「ねえトキくん」
「どうしたの」
「私、トキくんに話したいことがあるの。長くなるんだけど、聞いてほしい……」
「うん、もちろん」
優しく微笑んでくれるトキくん。彼の手にはオレンジジュース。私の手にはリンゴジュース。
お互いに、まだ開けていない。口をつけない。全ては、話し終わってから――言わないけれど、以心伝心で伝わっているような気がした。
トキくんの、こういう波長が私と似ている気がして……思わず、あの日の事を思い出す。
初めてトキくんに会った日のこと。
私と同じ、地味で目立たないトキくんに勝手に仲間意識を芽生えた、あの日の恥ずかしい自分のことを――
「これから話すことって、本当の私のことで……きっとトキくんガッカリすると思う。
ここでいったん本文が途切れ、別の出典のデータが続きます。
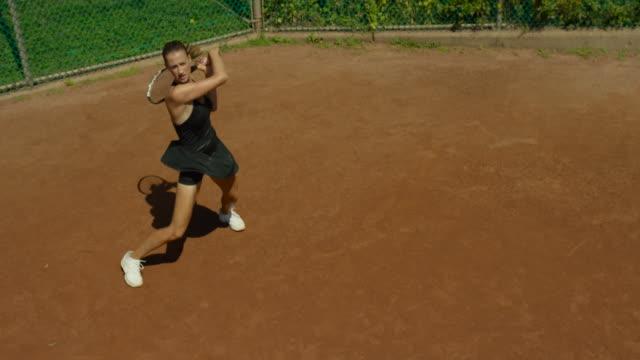 slow motion shot of woman making forehand return of tennis ball on clay court - スポーツ競技点の映像素材/bロール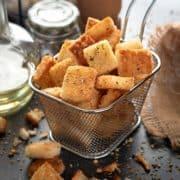 Crisp Garlic Croutons served in a metal basket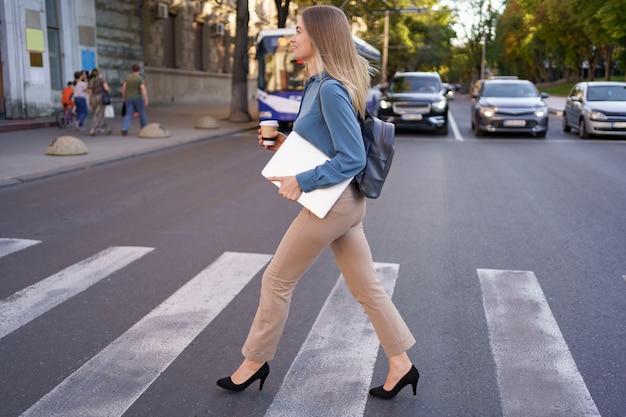 Femme blonde souriante traversant le zèbre avec café et ordinateur portable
だけど、聞いてほしい。私がいま初めて私と向き合うから、トキくんには見届けてほしい。私が逃げないように、そこで見張っていてほしい」
「うん」
自分でわけのわからないことを言っていると思った。トキくんだって、内心はきっと訳の分からないはず。
だけど、何も聞き返さずに頷いてくれるトキくんが、今はすごく有難くて……ウソをつかず全てを話そうと改めて思える。
私という人間を、私という弱い人間の事を――トキくんには、知っていてほしい。